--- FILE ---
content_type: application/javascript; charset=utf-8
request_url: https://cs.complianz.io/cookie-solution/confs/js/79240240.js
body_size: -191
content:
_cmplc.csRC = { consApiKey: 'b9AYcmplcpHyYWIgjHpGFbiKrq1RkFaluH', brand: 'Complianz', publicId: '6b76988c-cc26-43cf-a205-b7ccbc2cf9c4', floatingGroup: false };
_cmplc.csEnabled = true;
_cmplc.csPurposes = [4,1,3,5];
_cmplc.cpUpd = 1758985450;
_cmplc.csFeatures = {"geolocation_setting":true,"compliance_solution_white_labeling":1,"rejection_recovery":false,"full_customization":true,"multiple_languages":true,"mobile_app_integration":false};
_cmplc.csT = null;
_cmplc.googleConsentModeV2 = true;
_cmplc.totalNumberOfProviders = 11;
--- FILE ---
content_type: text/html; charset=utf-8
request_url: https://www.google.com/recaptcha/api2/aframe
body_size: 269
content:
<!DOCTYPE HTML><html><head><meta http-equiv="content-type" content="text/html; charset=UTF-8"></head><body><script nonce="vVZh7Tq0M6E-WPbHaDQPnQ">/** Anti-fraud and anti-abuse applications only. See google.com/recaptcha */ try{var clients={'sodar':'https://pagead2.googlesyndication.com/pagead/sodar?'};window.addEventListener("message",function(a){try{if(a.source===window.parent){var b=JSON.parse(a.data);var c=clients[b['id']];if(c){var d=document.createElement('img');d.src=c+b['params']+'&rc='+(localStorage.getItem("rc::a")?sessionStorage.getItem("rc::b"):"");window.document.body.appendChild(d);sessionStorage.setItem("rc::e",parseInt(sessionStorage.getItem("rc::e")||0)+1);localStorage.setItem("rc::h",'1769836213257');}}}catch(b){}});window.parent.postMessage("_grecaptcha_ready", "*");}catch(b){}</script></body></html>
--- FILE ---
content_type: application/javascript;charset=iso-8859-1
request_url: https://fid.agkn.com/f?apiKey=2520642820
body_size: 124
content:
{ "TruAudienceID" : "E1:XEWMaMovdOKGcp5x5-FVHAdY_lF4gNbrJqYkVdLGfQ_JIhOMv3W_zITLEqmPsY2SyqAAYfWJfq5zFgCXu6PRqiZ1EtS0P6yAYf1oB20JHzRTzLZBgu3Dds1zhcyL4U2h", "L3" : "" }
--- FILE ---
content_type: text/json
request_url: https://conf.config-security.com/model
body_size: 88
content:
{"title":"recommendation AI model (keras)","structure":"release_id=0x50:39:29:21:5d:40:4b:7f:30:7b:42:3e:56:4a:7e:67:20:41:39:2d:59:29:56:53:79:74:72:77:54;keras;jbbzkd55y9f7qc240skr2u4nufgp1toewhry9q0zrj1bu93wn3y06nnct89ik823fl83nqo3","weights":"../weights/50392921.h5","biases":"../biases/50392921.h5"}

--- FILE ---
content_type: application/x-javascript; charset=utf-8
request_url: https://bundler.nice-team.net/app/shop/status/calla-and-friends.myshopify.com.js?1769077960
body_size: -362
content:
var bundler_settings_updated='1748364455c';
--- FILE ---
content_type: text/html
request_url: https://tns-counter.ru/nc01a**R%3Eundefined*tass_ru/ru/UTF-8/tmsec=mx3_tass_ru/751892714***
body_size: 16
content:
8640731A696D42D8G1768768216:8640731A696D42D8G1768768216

■ ■ ■ ■ ■

Work task
Give back the whole listing exactly as it reads.

Exercise solution
--- FILE ---
content_type: application/javascript; charset=utf-8
request_url: https://cs.complianz.io/cookie-solution/confs/js/79240240.js
body_size: -191
content:
_cmplc.csRC = { consApiKey: 'b9AYcmplcpHyYWIgjHpGFbiKrq1RkFaluH', brand: 'Complianz', publicId: '6b76988c-cc26-43cf-a205-b7ccbc2cf9c4', floatingGroup: false };
_cmplc.csEnabled = true;
_cmplc.csPurposes = [4,1,3,5];
_cmplc.cpUpd = 1758985450;
_cmplc.csFeatures = {"geolocation_setting":true,"compliance_solution_white_labeling":1,"rejection_recovery":false,"full_customization":true,"multiple_languages":true,"mobile_app_integration":false};
_cmplc.csT = null;
_cmplc.googleConsentModeV2 = true;
_cmplc.totalNumberOfProviders = 11;
--- FILE ---
content_type: text/html; charset=utf-8
request_url: https://www.google.com/recaptcha/api2/aframe
body_size: 269
content:
<!DOCTYPE HTML><html><head><meta http-equiv="content-type" content="text/html; charset=UTF-8"></head><body><script nonce="vVZh7Tq0M6E-WPbHaDQPnQ">/** Anti-fraud and anti-abuse applications only. See google.com/recaptcha */ try{var clients={'sodar':'https://pagead2.googlesyndication.com/pagead/sodar?'};window.addEventListener("message",function(a){try{if(a.source===window.parent){var b=JSON.parse(a.data);var c=clients[b['id']];if(c){var d=document.createElement('img');d.src=c+b['params']+'&rc='+(localStorage.getItem("rc::a")?sessionStorage.getItem("rc::b"):"");window.document.body.appendChild(d);sessionStorage.setItem("rc::e",parseInt(sessionStorage.getItem("rc::e")||0)+1);localStorage.setItem("rc::h",'1769836213257');}}}catch(b){}});window.parent.postMessage("_grecaptcha_ready", "*");}catch(b){}</script></body></html>
--- FILE ---
content_type: application/javascript;charset=iso-8859-1
request_url: https://fid.agkn.com/f?apiKey=2520642820
body_size: 124
content:
{ "TruAudienceID" : "E1:XEWMaMovdOKGcp5x5-FVHAdY_lF4gNbrJqYkVdLGfQ_JIhOMv3W_zITLEqmPsY2SyqAAYfWJfq5zFgCXu6PRqiZ1EtS0P6yAYf1oB20JHzRTzLZBgu3Dds1zhcyL4U2h", "L3" : "" }
--- FILE ---
content_type: text/json
request_url: https://conf.config-security.com/model
body_size: 88
content:
{"title":"recommendation AI model (keras)","structure":"release_id=0x50:39:29:21:5d:40:4b:7f:30:7b:42:3e:56:4a:7e:67:20:41:39:2d:59:29:56:53:79:74:72:77:54;keras;jbbzkd55y9f7qc240skr2u4nufgp1toewhry9q0zrj1bu93wn3y06nnct89ik823fl83nqo3","weights":"../weights/50392921.h5","biases":"../biases/50392921.h5"}

--- FILE ---
content_type: application/x-javascript; charset=utf-8
request_url: https://bundler.nice-team.net/app/shop/status/calla-and-friends.myshopify.com.js?1769077960
body_size: -362
content:
var bundler_settings_updated='1748364455c';
--- FILE ---
content_type: text/html
request_url: https://tns-counter.ru/nc01a**R%3Eundefined*tass_ru/ru/UTF-8/tmsec=mx3_tass_ru/751892714***
body_size: 16
content:
8640731A696D42D8G1768768216:8640731A696D42D8G1768768216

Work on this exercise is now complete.